The AMA’s president has slammed a recent article by NSW Guild president David Heffernan as “a cynical attempt to bolster the retail presence of Guild members, regardless of the impact on healthcare”
Mr Heffernan wrote in his bulletin recently that out-of-pocket costs for many patients is a growing issue – and queried whether they need to see a doctor, taking a swing at what he called “five-minute medicine”.
He said that pharmacists should be able to practise fully in the minor ailment space in order to reduce pressure on GPs and emergency departments.

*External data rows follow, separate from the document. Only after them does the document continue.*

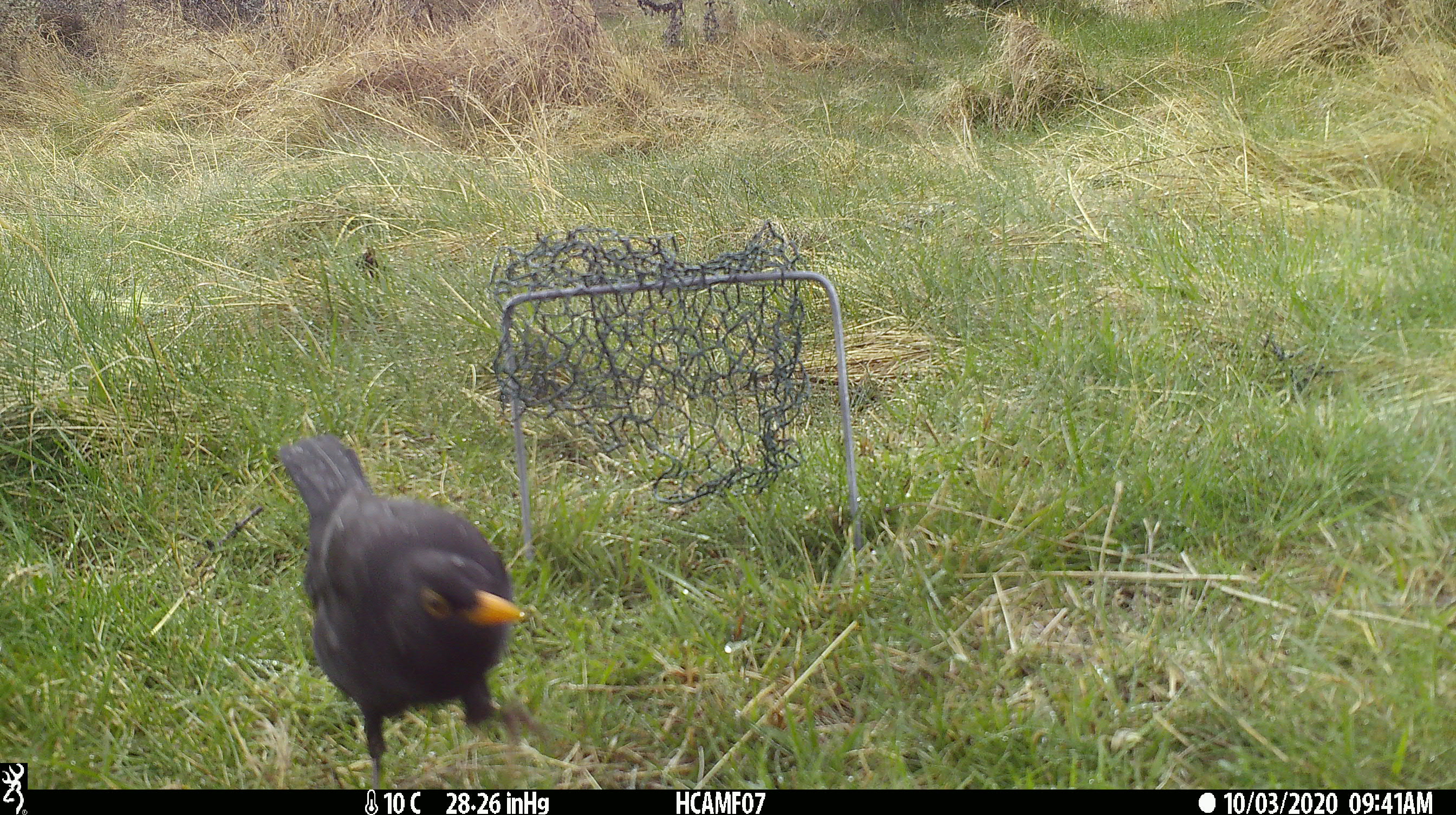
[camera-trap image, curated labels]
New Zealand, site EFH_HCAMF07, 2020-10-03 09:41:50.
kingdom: Animalia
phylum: Chordata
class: Aves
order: Passeriformes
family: Turdidae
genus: Turdus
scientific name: Turdus merula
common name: eurasian blackbird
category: blackbird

The article, after being picked up by a doctor publication, attracted significant backlash from doctors including RACGP president Dr Harry Nespolon, who published a piece provocatively titled “Do they teach perfume dispensing in pharmacy school?”
Now AMA president Dr Tony Bartone has waded into the debate, writing in another doctor publication, Medical Observer, that Mr Heffernan’s article contained “patently incorrect claims about general practice, a confused perspective on Medicare funding, and a one-dimensional understanding of healthcare in general”.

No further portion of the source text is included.